### STATED GOAL
Reproduce the data below word for word, leaving out the pictures.

### ITEMS
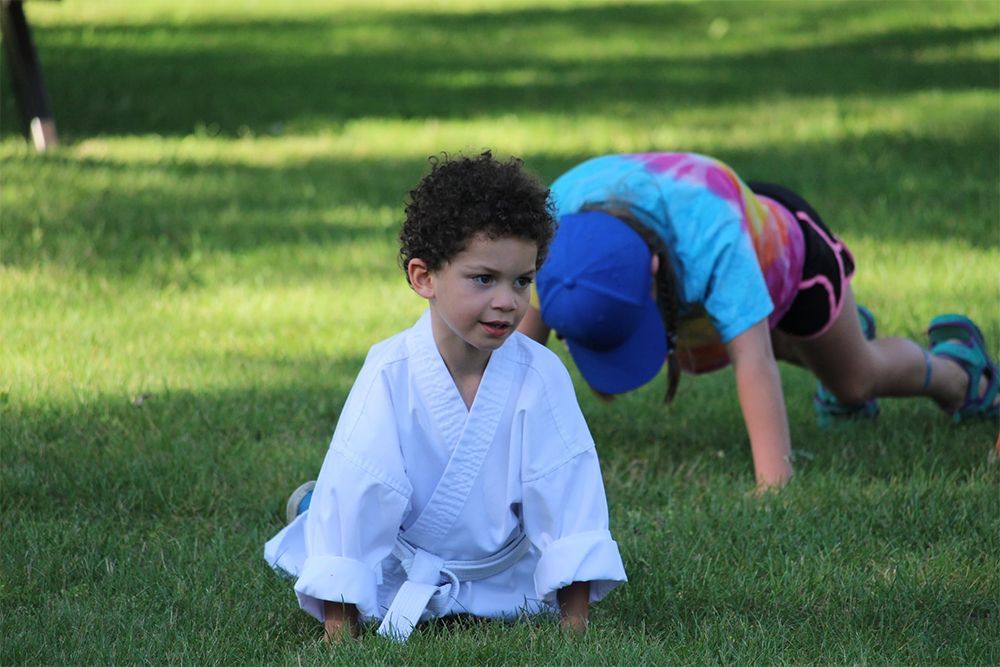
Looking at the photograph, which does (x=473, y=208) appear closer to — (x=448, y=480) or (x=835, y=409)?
(x=448, y=480)

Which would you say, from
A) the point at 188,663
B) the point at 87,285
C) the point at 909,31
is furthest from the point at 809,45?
the point at 188,663

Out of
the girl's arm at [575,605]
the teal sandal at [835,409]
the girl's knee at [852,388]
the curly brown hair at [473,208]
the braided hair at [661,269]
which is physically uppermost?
the curly brown hair at [473,208]

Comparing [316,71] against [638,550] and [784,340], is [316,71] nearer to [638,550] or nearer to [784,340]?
[784,340]

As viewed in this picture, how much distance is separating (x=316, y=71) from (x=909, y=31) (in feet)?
17.8

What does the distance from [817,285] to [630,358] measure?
2.41 feet

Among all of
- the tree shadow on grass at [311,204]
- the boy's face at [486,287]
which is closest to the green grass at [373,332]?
the tree shadow on grass at [311,204]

### REPLY TO THE EXERCISE
Looking at the photograph, which does (x=473, y=208) appear closer to — (x=448, y=480) or (x=835, y=409)?
(x=448, y=480)

Which would you say, from
A) the point at 188,663
B) the point at 87,285
C) the point at 909,31
is furthest from the point at 809,45?
the point at 188,663

Out of
the girl's arm at [575,605]
the teal sandal at [835,409]
the girl's knee at [852,388]
the curly brown hair at [473,208]
the braided hair at [661,269]
which is physically uppermost?
the curly brown hair at [473,208]

Comparing [316,71] against [638,550] and [784,340], is [316,71] nearer to [638,550] or nearer to [784,340]?
[784,340]

As viewed in this picture, how much distance is separating (x=316, y=71) from (x=909, y=31) (in feet)?
17.8

What does the distance from [817,285] to [630,358] measure?
2.41 feet

Among all of
- the tree shadow on grass at [311,204]
- the boy's face at [486,287]
which is closest to the green grass at [373,332]?
the tree shadow on grass at [311,204]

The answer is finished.